There’s even science behind this. Worchel and Adewole published a 1975 article in the Journal of Personality and Social Psychology that found if there were two jars of identical cookies, but one jar was filled and the other only had a few, participants overwhelmingly chose a cookie from the jar that was nearly empty. That’s completely irrational – the cookies are identical, and the participants knew that. But the thought that there are only a few left, or that others before them wanted a cookie from that jar makes our brains desire it even more. Scarcity at work.
Why else would nearly every brand at some point utilize this strategy? How many emails do you get with the phrase, “Flash sale,” or “One-night only,” or “Act now!” or “Only while supplies last”? This idea of scarcity appeals to our natural impulses. Nintendo did this with the Switch, and Sony did this with the PlayStation 5 – they intentionally undermanufactured the initial batch to ensure the demand for the new gaming systems would last. They grew the brand, made it extremely desirable, and then made it scarce4. When consumers had trouble getting their hands on one of the two gaming systems, it seemed to increase the demand even more. Third-party ticketing websites do the same thing. When you want a ticket to a sporting event or a concert, those websites will say “Only XX seats left at this price!” It makes you think you have to act fast, and it makes you think those seats are more valuable.
However, there’s a difference between false scarcity and actual scarcity. Scarcity only works when there is strong demand for the product; when people aren’t hit in the face too often with the idea of scarcity; when consumers - who are quite smart - perceive scarcity as a sales tactic, it actually hurts more than it helps.
There are also certain companies that absolutely do not want scarcity to be a part of their brand. Procter and Gamble does not want toilet paper to be in short supply5. Sherwin-Williams doesn’t want to run out of black and white paint. Grocery stores don’t want to run out of milk. But for a leisure item, something that people want, and don’t need, there is something to be said about utilizing some level of scarcity for the betterment of a brand.

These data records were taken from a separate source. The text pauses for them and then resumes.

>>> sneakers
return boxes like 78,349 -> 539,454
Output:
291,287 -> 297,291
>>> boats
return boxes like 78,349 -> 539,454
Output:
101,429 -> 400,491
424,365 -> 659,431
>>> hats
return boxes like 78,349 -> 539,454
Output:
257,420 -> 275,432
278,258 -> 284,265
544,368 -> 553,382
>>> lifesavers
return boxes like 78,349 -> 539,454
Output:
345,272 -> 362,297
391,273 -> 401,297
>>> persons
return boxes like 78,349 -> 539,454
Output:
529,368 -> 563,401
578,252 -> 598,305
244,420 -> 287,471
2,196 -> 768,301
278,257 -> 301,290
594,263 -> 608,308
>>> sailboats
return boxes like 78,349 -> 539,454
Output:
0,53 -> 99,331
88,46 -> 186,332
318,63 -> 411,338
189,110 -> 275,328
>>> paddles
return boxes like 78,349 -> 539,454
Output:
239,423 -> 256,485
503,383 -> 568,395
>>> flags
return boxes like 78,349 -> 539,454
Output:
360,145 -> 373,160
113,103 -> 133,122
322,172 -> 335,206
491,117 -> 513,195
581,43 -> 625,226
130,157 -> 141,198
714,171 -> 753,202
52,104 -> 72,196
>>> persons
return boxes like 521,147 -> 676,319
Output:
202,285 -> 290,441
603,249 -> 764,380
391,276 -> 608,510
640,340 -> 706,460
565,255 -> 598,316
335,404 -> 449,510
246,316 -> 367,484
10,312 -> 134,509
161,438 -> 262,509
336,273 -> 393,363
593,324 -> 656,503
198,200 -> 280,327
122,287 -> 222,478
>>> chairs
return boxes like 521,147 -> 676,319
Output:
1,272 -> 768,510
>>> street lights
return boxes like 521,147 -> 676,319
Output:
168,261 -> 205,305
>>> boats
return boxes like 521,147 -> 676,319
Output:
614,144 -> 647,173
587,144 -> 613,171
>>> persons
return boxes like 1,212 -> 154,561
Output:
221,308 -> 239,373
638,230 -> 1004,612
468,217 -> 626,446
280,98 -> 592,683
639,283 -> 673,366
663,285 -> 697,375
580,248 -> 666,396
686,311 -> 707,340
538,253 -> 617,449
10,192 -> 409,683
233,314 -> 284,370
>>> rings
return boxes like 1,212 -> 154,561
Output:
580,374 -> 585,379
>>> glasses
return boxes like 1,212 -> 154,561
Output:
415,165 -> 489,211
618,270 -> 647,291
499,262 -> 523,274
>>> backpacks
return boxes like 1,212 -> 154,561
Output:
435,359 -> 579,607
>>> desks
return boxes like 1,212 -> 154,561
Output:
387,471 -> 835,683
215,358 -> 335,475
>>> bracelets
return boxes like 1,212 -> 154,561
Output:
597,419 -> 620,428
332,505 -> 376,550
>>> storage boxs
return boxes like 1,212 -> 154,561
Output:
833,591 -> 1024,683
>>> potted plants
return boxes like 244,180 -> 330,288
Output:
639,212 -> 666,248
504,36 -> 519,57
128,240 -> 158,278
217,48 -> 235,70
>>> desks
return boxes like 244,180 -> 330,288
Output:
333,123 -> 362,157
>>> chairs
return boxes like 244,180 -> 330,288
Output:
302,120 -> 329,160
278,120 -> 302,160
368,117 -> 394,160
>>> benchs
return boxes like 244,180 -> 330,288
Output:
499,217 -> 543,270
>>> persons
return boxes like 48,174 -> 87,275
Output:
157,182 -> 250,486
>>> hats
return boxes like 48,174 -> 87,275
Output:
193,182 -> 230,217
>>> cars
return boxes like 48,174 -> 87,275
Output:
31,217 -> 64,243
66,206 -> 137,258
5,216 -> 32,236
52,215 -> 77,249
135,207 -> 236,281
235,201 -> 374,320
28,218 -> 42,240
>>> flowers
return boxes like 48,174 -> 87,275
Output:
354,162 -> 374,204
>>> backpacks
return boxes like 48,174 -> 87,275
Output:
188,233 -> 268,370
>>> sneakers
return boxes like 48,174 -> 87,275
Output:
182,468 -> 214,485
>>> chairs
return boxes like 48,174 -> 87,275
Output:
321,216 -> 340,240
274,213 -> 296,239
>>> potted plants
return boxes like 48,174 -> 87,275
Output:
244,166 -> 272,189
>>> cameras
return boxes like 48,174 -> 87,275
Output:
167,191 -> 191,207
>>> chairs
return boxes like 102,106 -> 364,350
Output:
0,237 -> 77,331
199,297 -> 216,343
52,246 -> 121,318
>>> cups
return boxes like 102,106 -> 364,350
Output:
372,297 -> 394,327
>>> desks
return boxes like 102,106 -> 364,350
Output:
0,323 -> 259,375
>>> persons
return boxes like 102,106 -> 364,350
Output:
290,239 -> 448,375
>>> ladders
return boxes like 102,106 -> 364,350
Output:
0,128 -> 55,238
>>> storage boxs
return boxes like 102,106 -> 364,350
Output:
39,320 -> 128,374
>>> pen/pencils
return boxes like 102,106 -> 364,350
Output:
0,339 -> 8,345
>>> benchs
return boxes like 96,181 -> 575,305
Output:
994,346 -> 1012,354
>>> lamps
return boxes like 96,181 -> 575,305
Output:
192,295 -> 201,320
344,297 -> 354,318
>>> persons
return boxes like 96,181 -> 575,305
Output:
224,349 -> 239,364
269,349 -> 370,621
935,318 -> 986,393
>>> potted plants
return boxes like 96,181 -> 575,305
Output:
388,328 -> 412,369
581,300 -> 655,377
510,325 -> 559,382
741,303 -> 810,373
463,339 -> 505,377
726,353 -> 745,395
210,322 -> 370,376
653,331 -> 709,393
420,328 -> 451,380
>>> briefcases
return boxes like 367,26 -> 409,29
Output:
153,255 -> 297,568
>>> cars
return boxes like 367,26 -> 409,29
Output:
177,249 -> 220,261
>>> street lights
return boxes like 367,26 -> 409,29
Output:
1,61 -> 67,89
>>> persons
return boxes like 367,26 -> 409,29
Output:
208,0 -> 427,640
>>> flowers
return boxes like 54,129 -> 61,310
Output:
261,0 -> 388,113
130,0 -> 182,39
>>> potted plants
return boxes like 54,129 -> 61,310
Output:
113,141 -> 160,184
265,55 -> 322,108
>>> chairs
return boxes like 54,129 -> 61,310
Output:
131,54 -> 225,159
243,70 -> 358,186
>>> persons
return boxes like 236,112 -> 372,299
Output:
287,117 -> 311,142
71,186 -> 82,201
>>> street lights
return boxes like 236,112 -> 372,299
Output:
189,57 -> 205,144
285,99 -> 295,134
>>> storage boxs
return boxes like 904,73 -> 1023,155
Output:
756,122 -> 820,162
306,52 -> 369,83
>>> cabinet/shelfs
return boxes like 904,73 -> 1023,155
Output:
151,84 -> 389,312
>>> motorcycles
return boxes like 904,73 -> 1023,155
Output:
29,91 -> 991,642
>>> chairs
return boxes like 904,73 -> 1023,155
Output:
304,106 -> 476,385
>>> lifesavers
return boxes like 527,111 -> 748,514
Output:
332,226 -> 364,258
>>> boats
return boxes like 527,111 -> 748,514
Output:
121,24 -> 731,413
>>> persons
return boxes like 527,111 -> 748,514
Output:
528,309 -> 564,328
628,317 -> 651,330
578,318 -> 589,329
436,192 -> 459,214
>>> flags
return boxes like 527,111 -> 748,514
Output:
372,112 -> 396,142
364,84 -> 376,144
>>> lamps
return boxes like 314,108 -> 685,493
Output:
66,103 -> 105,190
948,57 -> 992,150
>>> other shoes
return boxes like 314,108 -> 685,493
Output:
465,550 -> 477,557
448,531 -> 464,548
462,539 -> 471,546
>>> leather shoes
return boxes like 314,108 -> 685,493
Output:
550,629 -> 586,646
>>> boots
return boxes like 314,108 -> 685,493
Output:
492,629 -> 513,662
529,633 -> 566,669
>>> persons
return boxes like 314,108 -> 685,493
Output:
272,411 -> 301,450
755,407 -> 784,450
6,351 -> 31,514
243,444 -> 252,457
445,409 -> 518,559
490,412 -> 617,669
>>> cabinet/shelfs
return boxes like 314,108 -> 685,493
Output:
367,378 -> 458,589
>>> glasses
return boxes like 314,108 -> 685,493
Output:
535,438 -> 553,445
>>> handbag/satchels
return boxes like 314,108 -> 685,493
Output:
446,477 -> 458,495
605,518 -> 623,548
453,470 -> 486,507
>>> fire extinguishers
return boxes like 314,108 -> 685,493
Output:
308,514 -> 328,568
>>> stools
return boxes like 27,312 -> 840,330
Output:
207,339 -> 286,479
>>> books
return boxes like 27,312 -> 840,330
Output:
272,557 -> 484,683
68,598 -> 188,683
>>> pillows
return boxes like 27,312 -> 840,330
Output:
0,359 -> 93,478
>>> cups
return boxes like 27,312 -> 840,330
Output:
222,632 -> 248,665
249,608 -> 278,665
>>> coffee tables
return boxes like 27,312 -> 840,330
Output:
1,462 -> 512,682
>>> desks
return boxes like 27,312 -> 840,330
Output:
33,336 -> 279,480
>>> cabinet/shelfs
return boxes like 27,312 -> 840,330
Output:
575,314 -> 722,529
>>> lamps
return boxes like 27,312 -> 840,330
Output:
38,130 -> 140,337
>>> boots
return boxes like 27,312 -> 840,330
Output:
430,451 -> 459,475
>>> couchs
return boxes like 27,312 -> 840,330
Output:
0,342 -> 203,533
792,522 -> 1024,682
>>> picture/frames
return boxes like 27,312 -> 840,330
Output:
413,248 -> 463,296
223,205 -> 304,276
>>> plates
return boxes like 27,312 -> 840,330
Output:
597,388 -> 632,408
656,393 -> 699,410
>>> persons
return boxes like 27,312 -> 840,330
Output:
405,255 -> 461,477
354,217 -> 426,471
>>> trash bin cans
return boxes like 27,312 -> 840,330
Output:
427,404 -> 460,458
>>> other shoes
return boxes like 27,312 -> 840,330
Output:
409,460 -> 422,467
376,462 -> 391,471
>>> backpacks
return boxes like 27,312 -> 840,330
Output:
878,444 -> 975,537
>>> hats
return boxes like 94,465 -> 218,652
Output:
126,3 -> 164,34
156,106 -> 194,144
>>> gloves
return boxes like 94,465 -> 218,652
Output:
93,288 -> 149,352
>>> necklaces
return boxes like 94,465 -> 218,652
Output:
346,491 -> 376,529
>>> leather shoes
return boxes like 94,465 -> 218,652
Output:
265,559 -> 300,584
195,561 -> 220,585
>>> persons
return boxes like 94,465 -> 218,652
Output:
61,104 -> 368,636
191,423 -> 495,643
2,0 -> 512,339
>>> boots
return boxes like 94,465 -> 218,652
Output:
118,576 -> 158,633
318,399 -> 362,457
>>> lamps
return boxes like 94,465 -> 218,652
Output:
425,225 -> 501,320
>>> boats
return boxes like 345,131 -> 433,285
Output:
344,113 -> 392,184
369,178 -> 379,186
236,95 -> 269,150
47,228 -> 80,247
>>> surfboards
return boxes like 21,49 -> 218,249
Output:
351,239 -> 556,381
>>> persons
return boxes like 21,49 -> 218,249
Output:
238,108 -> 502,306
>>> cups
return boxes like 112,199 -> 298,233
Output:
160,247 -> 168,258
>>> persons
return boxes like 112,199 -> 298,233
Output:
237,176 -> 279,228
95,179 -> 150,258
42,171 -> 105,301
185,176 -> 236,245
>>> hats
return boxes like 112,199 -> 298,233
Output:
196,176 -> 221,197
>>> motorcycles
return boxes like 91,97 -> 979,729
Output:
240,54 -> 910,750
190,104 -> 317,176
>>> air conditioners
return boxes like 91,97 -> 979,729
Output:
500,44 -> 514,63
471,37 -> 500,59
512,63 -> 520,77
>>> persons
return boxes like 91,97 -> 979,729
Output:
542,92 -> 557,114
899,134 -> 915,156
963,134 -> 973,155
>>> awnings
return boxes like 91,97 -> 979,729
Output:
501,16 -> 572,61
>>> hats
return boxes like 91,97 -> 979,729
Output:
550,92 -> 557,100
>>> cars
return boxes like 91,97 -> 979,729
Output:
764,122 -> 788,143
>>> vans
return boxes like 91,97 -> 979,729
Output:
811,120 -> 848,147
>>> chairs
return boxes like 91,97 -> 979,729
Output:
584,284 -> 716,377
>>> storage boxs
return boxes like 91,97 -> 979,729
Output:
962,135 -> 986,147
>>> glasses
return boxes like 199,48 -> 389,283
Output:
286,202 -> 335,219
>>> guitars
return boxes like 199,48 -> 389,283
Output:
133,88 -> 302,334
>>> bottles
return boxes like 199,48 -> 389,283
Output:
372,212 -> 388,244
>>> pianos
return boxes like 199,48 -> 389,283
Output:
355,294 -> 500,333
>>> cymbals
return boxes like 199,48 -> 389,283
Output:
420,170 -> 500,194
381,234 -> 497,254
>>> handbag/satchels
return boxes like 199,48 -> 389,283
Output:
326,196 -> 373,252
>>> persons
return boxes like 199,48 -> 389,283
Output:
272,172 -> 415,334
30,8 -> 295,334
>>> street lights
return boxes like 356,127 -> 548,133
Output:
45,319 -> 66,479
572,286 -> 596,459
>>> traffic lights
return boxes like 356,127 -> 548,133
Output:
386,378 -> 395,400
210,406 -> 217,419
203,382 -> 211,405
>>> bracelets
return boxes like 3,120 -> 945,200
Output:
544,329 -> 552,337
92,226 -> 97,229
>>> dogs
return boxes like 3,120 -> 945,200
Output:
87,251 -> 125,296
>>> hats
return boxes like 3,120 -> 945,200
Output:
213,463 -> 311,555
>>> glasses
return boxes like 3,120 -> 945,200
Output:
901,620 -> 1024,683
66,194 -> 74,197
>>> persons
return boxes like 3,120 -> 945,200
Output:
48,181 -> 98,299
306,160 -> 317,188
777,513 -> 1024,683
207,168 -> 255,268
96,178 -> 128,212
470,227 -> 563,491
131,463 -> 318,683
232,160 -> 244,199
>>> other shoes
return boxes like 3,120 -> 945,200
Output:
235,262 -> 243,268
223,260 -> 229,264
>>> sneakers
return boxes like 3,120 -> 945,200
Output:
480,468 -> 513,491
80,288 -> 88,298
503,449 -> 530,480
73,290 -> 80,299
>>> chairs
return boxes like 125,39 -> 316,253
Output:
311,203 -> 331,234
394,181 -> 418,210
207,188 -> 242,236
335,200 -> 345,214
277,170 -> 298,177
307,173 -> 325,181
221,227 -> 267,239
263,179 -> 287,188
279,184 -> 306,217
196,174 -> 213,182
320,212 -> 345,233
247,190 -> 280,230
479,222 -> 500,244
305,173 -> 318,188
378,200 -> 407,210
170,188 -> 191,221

While running out of a product does not seem like a solid business model, it may have some benefit, depending on the industry you’re in and the products you sell, especially if you have little competition for your product. As the supply and demand curve teaches us, you push demand as hard as possible, and then control supply. If you’ve been working hard at building your brand, and you find a strong level of demand for your goods, there may be something to be said for ensuring that you don’t provide your product to everyone who wants it. It often leaves more on the table the next time you produce something.
Okay, I do like the cars, but I’m not in a mid-life crisis just yet.
That makes Ferrari the fifth-most valuable car company in the world, but if you remove the three companies that are valued as tech companies (Tesla, BYD, and Xiaomi), Ferrari is actually second behind Toyota.
They also have one of the most brilliant marketing slogans I’ve ever seen: “You never actually own a Patek Philippe…you merely look after it for the next generation.” So many levels of depth to that.
No one knows this more than my wife, who sat outside in the cold for an entire day just to get the Switch at its midnight release. I slept soundly through it, then asked if I could use her Switch – because that’s what a good husband does, right?
That whole mess during the pandemic wasn’t a good thing for their brand. I don’t have any friends who now say, “Man, I really gotta get my hands on that good TP.”